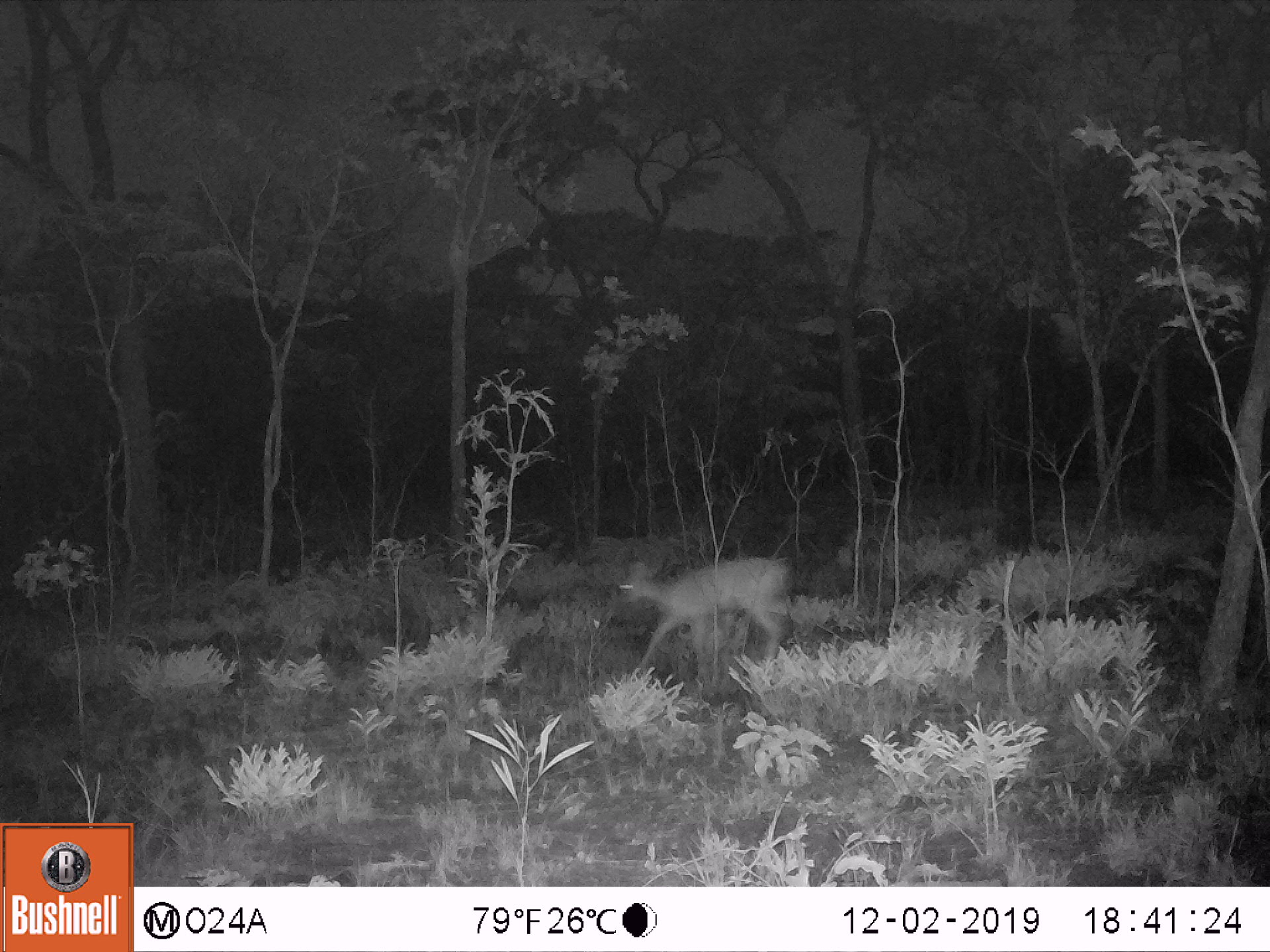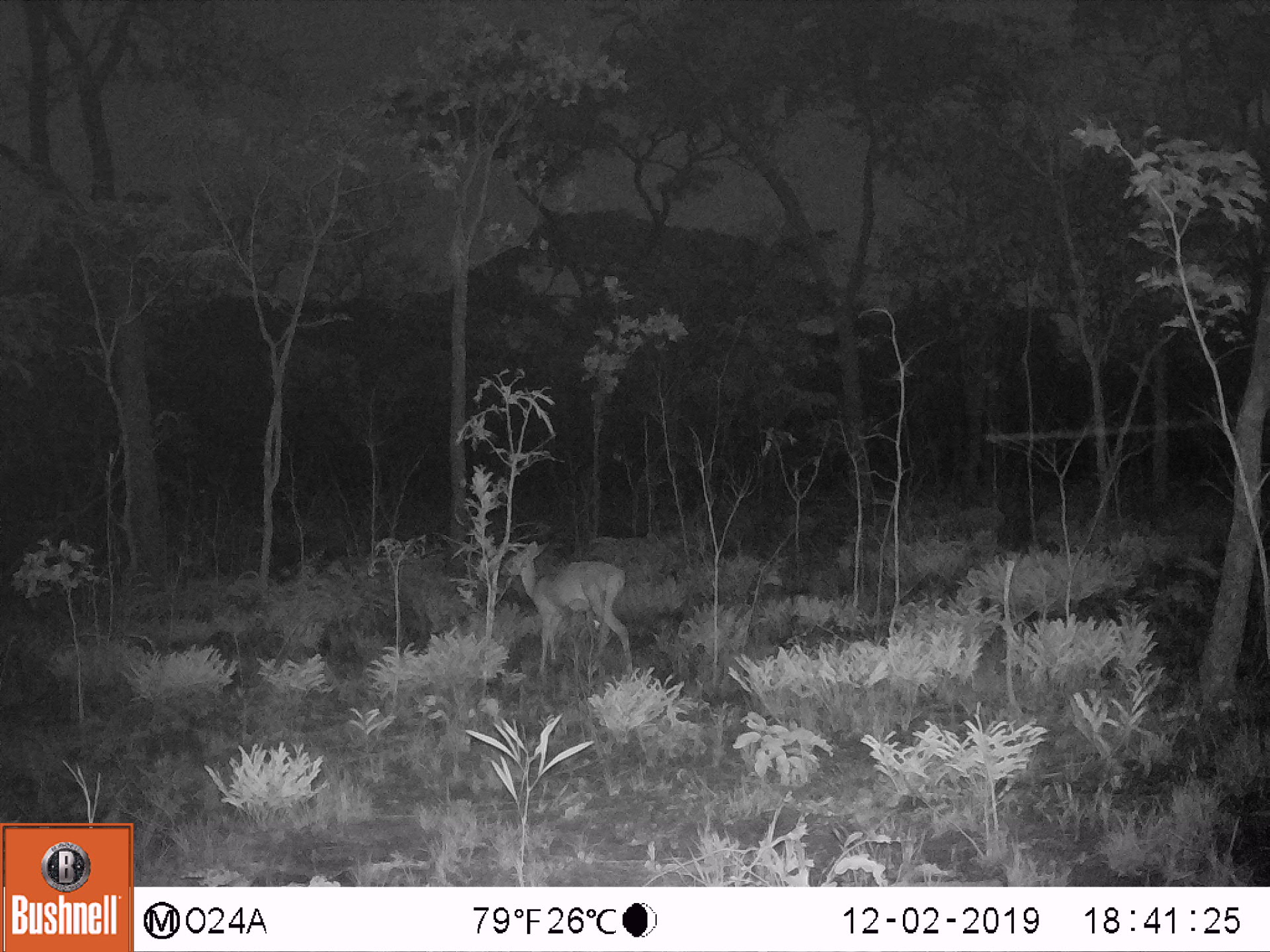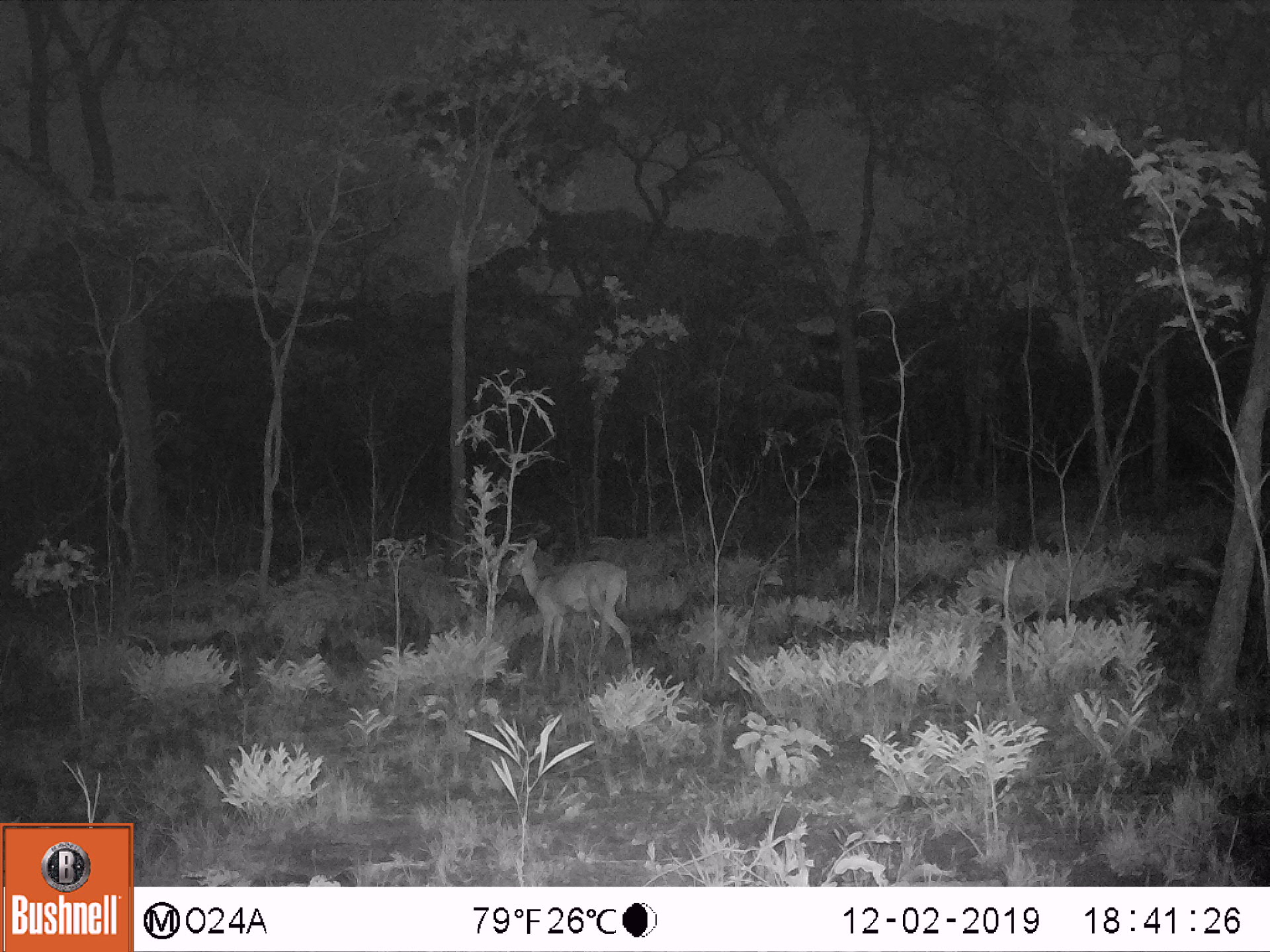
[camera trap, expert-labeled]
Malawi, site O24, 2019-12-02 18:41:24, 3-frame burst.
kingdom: Animalia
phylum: Chordata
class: Mammalia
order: Artiodactyla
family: Bovidae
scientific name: Antilopinae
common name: small antelope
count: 1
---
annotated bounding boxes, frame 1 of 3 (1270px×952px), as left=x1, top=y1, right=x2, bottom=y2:
small antelope: left=606, top=552, right=802, bottom=695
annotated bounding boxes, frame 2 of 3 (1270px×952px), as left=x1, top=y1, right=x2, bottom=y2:
small antelope: left=496, top=534, right=640, bottom=685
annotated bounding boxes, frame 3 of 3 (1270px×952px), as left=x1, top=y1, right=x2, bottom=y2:
small antelope: left=496, top=538, right=635, bottom=690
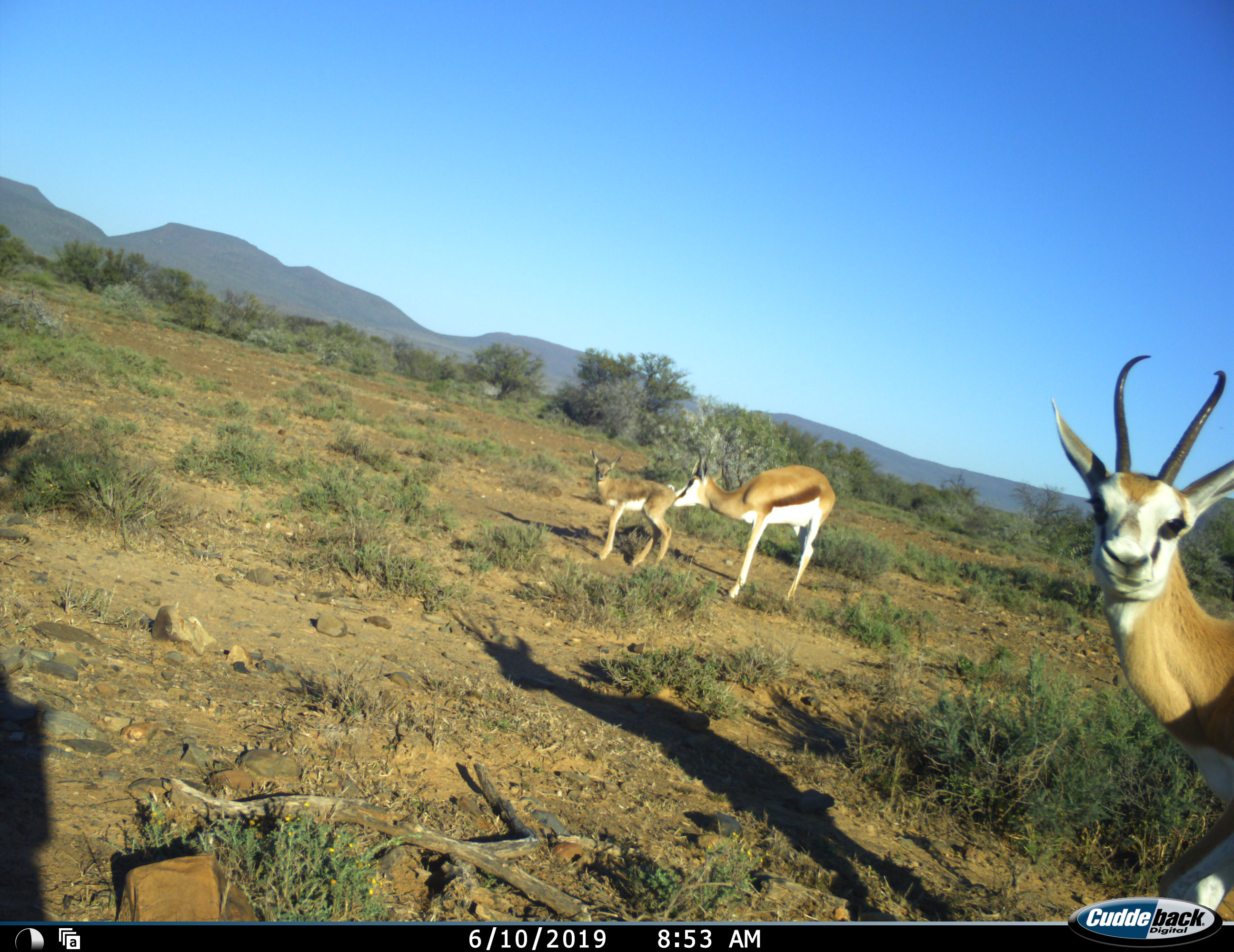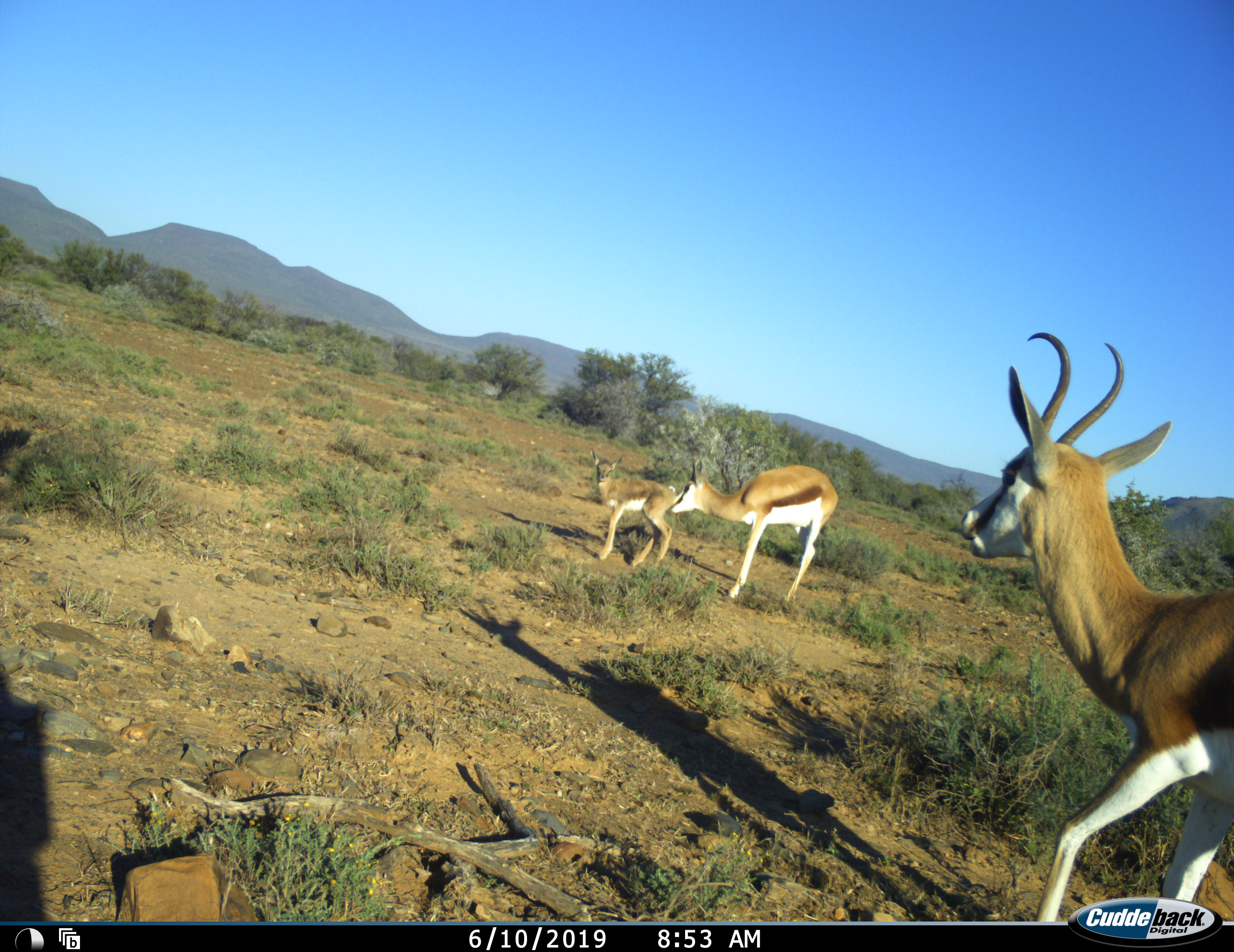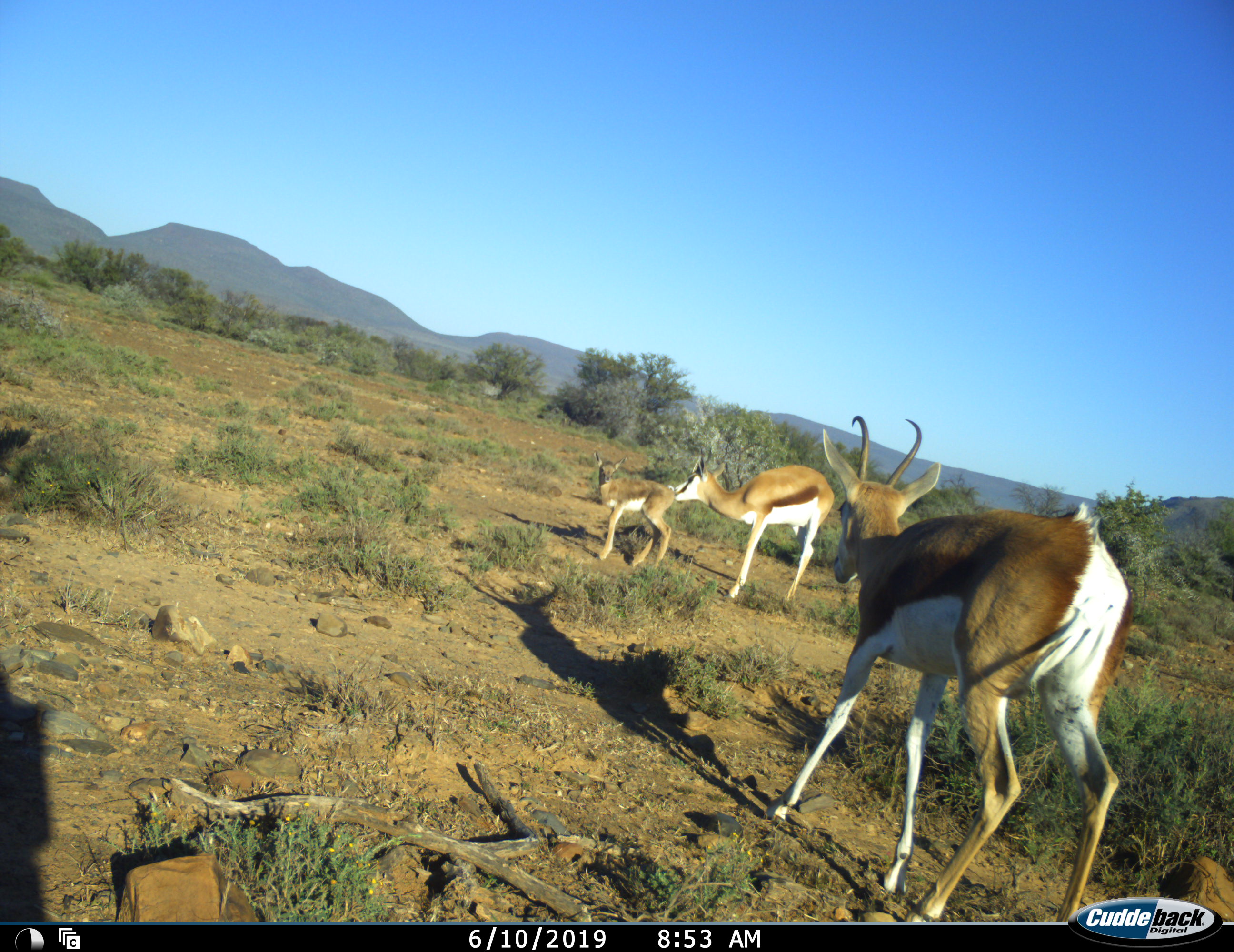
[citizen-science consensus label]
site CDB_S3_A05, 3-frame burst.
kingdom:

○ ○ ○ ○

_REQUIRED WORK_
Pictures are to be left out when the entries above are repeated exactly.

_EXERCISE OUTPUT_
[camera trap, expert-labeled]
Malawi, site O24, 2019-12-02 18:41:24, 3-frame burst.
kingdom: Animalia
phylum: Chordata
class: Mammalia
order: Artiodactyla
family: Bovidae
scientific name: Antilopinae
common name: small antelope
count: 1
---
annotated bounding boxes, frame 1 of 3 (1270px×952px), as left=x1, top=y1, right=x2, bottom=y2:
small antelope: left=606, top=552, right=802, bottom=695
annotated bounding boxes, frame 2 of 3 (1270px×952px), as left=x1, top=y1, right=x2, bottom=y2:
small antelope: left=496, top=534, right=640, bottom=685
annotated bounding boxes, frame 3 of 3 (1270px×952px), as left=x1, top=y1, right=x2, bottom=y2:
small antelope: left=496, top=538, right=635, bottom=690
[citizen-science consensus label]
site CDB_S3_A05, 3-frame burst.
kingdom:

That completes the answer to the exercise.